Les entreprises sociales ne se concentrent pas uniquement sur leur propre profit, mais contribuent également au bien-être de la société en matière environnementale, sociale et culturelle. D’autres pays européens ont déjà pris des mesures ces dix dernières années dans un contexte de crises économiques pour élaborer des stratégies de promotion de ce type d’entreprises dans le cadre de leurs politiques sociales, économiques et environnementales. Mais en Suisse, jusqu’à maintenant, rien n’a été fait Le Conseil national s’était laissé du temps avant d’adopter la motion Gugger. Pour sa part, la Commission de l’économie et des redevances du Conseil des États ne voyait, elle, pas le problème et estimait que le droit des sociétés n’entraverait pas l’activité des entreprises sociales tandis que le droit des marchés publics offrirait aujourd’hui déjà la possibilité d’encourager les entreprises sociales. Le Conseil des États s’est maintenant rangé à son avis et a rejeté la motion.
23.4348 Po. CF-N «Porter à au moins 100 pour cent le taux de couverture des coûts de l’Office fédéral du service civil»

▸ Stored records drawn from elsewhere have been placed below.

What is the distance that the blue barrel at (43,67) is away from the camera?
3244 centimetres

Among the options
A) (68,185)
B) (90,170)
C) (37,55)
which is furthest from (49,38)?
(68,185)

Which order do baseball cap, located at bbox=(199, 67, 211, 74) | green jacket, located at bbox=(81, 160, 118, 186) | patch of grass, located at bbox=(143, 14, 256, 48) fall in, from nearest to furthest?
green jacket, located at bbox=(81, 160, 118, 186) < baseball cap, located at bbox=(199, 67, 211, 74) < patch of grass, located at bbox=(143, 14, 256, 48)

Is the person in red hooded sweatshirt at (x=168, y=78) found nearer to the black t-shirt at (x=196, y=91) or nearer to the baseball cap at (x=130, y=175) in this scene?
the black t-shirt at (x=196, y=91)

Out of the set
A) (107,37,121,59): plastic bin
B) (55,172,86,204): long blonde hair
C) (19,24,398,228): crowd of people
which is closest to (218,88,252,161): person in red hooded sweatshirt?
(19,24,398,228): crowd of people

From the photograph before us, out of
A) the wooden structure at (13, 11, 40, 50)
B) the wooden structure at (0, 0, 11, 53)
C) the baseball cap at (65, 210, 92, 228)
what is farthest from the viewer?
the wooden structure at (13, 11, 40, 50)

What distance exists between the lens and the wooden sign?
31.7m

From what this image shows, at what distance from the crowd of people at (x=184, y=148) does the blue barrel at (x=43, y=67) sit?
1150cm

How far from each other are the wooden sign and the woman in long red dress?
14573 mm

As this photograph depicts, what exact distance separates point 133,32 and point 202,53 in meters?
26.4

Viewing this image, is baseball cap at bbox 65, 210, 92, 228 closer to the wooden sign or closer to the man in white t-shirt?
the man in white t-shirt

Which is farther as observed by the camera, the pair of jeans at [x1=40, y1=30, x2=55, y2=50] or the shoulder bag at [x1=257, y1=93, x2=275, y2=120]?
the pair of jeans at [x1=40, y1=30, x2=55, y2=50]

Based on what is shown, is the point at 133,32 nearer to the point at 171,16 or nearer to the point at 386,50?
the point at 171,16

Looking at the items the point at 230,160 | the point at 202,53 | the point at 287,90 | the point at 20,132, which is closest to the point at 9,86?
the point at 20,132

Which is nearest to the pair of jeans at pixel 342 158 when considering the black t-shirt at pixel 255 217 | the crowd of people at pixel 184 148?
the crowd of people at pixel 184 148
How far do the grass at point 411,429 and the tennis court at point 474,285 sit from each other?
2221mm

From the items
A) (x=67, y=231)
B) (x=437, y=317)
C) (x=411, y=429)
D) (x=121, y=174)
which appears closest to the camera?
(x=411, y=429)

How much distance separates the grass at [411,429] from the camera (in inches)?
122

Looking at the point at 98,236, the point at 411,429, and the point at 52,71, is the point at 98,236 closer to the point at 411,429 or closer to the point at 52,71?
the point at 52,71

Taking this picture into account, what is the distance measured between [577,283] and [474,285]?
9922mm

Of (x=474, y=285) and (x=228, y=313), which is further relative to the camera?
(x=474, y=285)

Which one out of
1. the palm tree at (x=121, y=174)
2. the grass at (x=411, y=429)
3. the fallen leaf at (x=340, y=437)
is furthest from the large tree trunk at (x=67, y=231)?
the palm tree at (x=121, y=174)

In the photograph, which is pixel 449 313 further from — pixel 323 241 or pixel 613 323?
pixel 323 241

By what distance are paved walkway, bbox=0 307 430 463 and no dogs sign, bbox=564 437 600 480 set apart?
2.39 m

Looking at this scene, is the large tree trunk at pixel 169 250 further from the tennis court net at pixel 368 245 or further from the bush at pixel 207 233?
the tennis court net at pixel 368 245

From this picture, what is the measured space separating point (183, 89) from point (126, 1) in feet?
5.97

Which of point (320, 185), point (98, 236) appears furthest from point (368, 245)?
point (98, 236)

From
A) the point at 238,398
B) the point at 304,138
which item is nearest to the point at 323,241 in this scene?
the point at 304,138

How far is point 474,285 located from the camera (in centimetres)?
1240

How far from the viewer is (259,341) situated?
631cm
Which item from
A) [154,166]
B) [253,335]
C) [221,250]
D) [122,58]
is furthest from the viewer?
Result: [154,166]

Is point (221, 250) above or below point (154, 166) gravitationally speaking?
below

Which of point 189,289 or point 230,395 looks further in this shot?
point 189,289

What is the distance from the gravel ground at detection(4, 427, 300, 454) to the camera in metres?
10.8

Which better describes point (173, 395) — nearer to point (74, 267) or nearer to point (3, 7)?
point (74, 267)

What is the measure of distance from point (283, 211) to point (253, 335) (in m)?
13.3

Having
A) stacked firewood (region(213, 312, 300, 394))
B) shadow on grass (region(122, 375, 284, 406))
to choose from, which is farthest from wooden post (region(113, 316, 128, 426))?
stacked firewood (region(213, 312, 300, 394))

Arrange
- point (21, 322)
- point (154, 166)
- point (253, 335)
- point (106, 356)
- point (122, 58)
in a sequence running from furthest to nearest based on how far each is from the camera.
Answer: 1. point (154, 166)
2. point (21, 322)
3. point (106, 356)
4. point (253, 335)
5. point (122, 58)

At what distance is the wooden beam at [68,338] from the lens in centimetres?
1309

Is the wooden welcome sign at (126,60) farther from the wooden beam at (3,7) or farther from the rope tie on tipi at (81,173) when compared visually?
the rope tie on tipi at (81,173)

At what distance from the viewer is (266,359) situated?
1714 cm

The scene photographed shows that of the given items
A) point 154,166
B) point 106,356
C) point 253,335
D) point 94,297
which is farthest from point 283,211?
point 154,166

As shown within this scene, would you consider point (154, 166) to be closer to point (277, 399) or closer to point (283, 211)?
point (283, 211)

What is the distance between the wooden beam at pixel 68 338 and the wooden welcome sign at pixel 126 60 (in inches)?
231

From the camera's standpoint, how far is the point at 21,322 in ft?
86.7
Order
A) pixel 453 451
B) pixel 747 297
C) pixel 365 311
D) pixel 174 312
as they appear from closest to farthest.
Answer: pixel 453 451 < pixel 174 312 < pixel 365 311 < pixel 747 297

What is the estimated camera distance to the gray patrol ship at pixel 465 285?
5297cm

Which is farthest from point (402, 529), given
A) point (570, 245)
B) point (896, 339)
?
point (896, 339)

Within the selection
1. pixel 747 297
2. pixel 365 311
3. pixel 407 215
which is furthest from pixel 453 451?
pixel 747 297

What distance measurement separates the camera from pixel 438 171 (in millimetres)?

Sur le plan financier, les civilistes représentent une main d’œuvre bon marché. Leurs établissements d’affectation bénéficient donc d’un avantage concurrentiel. Afin d’équilibrer le recours à cette main d’œuvre, les entreprises concernées sont tenues par la loi de verser une contribution spécifique. À l’heure actuelle, celle-ci couvre entre 90 et 91% des frais d’engagement effectifs des civilistes. La Commission des finances du Conseil national souhaitait que soit vérifié s’il est possible d’augmenter cette contribution de 2,20 francs (de 20,80 francs à 23 francs par jour de service). Les frais d’engagement seraient ainsi intégralement couverts – et les charges financières augmenteraient pour les établissements d’affectation des civilistes, dont font partie ceux offrant des prestations aux personnes ayant besoin de soutien. La commission n’avait donné aucune motivation claire à sa requête. Mais cela n’a pas empêché le Conseil national d’adopter le postulat.
L’intelligence artificielle fait peu à peu son entrée au Parlement.
23.4492 Mo. Gysi «Intelligence artificielle au travail. Renforcer les droits de participation des travailleurs»
23.4517 Intp. Gugger «Intelligence artificielle et participation des employés. La loi est-elle lacunaire?»
Ces deux interventions parlementaires ont pour objectif d’évaluer les possible conséquences du recours à l’intelligence artificielle (IA) et aux systèmes algorithmiques sur le lieu de travail, en particulier en ce qui concerne la santé du personnel et la protection des données. Elles soulignent l’importance des droits de participation afin que la confiance des travailleuses et des travailleurs dans la numérisation croissante ne se trouve pas amoindrie. Dans sa prise de position, le Conseil fédéral constate que l’IA ne se développe pas dans une zone de non-droit: la loi sur la participation, la loi sur l’égalité, la loi sur la protection des données, l’interdiction constitutionnelle de la discrimination ainsi que la loi sur le travail offrent aujourd’hui déjà toute une série de mécanismes de protection des travailleuses et des travailleurs. Des vérifications sont néanmoins actuellement en cours afin de savoir si le droit suisse est suffsamment armé pour relever les défis liés à l’IA: une analyse de la question devrait être achevée fin 2024 afin de savoir dans quelle mesure l’utilisation croissante de l’IA doit être régulée.